La direction rappelle aussi que «les bouteilles d’eau Sidi Ali 1,5 l sont en vente au grand public depuis 2010, selon des prix recommandés, à savoir à partir de 5 dh en grande surface et à partir de 5,50 dh chez le détaillant, et que ce tarif peut librement évoluer en fonction des points de vente, dans la mesure où la loi 06-99 sur la liberté des prix et de la concurrence permet aux points de vente de fixer eux-mêmes le prix de vente final». Elle précise aussi que «l’eau exploitée n’est pas gratuite, mais assujettie à des taxes d’exploitation très importantes».
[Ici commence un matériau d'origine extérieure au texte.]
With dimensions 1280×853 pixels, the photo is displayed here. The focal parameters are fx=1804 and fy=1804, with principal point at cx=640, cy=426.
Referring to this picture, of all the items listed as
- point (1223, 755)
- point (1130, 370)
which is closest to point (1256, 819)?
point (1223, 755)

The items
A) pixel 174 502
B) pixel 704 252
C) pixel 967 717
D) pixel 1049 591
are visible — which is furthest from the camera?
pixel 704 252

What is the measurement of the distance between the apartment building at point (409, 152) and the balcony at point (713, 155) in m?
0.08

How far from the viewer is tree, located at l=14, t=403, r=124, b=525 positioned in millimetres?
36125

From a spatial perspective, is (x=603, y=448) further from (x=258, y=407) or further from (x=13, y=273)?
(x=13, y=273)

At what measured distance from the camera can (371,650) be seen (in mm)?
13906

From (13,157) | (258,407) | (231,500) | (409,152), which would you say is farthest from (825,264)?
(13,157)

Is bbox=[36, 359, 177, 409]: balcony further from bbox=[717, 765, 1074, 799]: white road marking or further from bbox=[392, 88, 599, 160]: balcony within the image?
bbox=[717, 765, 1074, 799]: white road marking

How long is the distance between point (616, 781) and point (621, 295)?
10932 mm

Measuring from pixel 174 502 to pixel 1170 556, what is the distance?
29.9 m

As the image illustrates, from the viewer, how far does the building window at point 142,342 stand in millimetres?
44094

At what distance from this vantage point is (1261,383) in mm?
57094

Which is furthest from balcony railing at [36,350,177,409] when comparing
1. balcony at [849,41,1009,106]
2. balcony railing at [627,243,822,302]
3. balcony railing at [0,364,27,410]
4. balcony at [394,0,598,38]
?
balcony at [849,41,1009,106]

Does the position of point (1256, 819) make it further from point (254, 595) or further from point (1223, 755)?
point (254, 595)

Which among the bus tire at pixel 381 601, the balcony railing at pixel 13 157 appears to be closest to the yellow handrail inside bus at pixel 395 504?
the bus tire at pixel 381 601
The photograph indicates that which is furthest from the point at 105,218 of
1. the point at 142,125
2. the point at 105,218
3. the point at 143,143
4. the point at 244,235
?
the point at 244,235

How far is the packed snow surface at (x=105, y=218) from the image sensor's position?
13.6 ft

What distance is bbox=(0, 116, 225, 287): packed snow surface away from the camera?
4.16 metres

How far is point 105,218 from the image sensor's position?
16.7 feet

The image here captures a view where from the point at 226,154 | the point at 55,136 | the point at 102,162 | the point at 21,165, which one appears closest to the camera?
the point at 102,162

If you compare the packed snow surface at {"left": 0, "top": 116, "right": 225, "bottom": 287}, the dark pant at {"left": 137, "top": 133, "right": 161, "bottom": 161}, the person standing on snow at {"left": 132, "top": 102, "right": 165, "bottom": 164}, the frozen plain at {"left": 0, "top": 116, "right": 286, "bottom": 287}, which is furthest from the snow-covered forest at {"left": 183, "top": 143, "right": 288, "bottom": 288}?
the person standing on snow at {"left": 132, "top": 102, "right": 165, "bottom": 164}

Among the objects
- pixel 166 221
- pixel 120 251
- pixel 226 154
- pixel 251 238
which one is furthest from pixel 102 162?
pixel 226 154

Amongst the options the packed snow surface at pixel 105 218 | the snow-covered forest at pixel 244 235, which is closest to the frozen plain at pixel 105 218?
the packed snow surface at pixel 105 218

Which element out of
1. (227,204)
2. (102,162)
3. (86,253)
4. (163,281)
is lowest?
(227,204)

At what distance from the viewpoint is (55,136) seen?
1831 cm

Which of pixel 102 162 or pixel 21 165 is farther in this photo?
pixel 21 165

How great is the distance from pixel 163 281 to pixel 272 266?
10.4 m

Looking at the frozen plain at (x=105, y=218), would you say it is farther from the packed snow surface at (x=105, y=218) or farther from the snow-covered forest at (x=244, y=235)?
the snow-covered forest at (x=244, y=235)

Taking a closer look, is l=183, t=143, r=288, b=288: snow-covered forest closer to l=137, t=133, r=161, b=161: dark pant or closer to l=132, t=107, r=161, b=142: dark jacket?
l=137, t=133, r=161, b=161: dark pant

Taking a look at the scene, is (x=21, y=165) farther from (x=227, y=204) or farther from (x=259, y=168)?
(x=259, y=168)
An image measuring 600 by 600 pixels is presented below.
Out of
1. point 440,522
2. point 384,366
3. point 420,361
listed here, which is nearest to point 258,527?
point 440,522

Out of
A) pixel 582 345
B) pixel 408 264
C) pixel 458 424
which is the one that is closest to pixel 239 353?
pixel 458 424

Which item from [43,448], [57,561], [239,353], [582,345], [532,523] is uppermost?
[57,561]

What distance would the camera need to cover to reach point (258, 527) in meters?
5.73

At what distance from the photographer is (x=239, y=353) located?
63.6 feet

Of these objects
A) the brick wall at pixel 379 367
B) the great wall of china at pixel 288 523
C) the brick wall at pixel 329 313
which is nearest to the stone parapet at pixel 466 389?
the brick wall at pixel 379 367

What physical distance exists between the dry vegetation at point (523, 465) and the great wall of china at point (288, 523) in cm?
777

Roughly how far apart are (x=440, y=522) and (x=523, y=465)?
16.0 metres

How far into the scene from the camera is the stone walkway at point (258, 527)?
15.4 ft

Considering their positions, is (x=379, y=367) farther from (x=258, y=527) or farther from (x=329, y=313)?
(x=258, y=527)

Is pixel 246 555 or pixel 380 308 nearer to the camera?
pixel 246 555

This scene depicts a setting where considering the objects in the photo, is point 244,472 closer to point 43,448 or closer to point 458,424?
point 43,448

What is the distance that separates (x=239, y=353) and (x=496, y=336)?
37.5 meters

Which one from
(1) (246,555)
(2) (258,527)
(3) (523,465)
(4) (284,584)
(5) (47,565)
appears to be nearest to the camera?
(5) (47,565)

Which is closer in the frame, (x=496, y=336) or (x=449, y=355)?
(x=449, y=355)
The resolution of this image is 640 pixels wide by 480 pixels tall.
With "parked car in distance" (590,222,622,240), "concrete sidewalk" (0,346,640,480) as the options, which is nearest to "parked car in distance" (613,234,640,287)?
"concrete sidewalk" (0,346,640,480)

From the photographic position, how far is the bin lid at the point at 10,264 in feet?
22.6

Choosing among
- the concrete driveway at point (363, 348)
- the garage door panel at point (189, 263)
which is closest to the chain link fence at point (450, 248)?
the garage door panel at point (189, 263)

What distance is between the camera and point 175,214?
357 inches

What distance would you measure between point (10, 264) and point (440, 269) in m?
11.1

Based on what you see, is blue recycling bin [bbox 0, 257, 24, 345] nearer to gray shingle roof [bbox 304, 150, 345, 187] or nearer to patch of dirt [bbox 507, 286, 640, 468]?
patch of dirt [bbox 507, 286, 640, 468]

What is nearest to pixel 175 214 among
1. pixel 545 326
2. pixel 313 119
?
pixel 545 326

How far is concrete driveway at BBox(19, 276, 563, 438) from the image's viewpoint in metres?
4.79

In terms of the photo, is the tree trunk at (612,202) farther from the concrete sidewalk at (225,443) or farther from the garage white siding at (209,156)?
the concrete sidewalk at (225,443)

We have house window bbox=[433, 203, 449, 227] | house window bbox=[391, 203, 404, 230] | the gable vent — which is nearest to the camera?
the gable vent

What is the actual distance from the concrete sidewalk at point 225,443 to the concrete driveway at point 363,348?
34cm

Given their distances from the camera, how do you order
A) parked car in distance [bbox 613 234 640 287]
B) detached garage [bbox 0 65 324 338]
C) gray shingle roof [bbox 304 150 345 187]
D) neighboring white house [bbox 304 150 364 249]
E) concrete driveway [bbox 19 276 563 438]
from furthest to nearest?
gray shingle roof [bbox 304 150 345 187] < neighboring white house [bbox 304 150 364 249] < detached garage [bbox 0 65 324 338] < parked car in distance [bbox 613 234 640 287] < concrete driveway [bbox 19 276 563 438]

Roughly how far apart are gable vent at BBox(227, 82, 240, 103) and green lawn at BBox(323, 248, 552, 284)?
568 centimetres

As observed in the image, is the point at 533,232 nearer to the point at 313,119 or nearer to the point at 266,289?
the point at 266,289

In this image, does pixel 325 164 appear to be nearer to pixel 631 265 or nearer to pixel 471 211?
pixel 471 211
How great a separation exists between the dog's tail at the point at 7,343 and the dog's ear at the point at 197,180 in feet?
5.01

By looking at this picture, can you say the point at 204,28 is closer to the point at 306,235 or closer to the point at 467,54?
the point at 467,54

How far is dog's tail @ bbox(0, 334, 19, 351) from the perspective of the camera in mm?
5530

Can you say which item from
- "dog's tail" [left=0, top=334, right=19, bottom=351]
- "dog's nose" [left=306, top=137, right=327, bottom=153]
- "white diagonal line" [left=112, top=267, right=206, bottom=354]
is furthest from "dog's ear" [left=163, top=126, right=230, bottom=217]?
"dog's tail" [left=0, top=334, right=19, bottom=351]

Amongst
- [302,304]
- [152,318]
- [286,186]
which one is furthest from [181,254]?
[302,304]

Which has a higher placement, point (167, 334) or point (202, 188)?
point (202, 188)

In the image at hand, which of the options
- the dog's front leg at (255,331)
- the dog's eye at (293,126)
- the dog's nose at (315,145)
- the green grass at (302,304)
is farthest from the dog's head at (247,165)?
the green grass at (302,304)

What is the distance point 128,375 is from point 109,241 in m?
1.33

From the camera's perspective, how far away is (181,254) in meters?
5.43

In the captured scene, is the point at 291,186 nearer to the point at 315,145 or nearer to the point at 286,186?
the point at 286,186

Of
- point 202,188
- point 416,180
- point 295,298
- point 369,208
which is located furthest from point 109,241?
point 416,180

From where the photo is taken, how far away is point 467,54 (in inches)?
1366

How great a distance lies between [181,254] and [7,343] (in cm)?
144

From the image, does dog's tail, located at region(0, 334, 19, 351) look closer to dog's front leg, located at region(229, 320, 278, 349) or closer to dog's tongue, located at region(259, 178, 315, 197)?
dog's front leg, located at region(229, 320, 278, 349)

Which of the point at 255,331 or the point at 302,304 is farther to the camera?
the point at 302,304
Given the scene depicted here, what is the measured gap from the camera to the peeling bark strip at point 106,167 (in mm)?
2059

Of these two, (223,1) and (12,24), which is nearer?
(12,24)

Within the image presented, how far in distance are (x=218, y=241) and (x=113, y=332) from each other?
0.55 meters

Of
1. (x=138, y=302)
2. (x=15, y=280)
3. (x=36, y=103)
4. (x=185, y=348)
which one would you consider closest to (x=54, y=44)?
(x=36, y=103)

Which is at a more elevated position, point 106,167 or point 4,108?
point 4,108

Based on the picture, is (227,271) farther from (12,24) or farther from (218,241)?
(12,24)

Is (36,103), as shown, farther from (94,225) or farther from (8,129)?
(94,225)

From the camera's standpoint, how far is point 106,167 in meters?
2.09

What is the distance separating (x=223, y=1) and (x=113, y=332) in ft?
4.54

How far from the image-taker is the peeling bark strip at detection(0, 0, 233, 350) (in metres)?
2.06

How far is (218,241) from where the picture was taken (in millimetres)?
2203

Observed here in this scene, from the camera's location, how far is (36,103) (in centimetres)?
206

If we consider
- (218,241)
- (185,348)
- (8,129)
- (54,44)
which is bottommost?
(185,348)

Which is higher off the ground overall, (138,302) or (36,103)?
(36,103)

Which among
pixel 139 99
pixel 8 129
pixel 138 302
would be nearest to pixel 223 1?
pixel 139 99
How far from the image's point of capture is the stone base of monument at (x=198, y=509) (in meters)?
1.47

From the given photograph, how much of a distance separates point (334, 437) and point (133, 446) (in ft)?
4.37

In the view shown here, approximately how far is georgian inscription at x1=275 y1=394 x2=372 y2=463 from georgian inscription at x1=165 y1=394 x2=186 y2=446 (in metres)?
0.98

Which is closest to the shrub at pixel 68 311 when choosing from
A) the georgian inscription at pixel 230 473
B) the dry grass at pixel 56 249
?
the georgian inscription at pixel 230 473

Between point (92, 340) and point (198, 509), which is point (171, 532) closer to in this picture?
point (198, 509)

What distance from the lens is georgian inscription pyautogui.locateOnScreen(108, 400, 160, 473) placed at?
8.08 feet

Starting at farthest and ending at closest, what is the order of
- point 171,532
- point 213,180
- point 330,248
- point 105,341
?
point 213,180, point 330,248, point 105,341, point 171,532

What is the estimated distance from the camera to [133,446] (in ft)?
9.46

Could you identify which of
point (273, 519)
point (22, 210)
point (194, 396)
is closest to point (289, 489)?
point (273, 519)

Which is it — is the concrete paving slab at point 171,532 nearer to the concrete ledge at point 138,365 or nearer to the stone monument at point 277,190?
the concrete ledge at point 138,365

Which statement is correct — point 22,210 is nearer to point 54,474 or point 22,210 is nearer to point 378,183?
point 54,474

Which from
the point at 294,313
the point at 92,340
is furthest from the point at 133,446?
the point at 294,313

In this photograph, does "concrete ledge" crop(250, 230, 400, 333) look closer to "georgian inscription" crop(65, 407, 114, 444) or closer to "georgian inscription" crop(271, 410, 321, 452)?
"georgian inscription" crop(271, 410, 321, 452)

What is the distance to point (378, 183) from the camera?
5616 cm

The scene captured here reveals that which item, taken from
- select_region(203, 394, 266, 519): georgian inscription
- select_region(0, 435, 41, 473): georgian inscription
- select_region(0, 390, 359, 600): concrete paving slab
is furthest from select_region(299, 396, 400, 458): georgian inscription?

Ainsi, «pour l’année 2017, les Eaux Minérales d’Oulmès s’est acquittée de 657.072.912 dh d’impôts et taxes (TVA, redevance d’exploitation de la source, Taxe intérieure de consommation, écotaxe, frais de marquage fiscal et divers autres impôts et taxes), soit une augmentation de 9,8% par rapport à 2016». De même, «pour la seule taxe communale payée par la société à la Commune d’Oulmès, elle s’est élevée en 2017 à 99.056.958 dh. La redevance d’exploitation des sources due à l’Etat en 2017 a été de 48.288.916 dh».

«En plus de ces impôts et taxes, le prix de vente de Sidi Ali comprend les coûts de distribution et marges détaillants, les matières premières et consommables, la charge de transport, logistique, amortissements des équipements, les diverses autres charges externes

ainsi que les charges du personnel», explique la direction, relevant que «la marge réalisée sur Sidi Ali est de 7%, soit 40 centimes par bouteille d’1,5l».

Tout en soulignant que la société génère pratiquement 10.000 emplois (2.010 employés en 2017 et 7.900 emplois indirects), la direction indique qu’elle «s’engage à oeuvrer auprès des pouvoirs publics à la révision à la baisse des prix par la réduction des taxes imposées sur les eaux minérales et de sources». Elle prône ainsi «une T.V.A. réduite à 7% (au lieu de 20%)».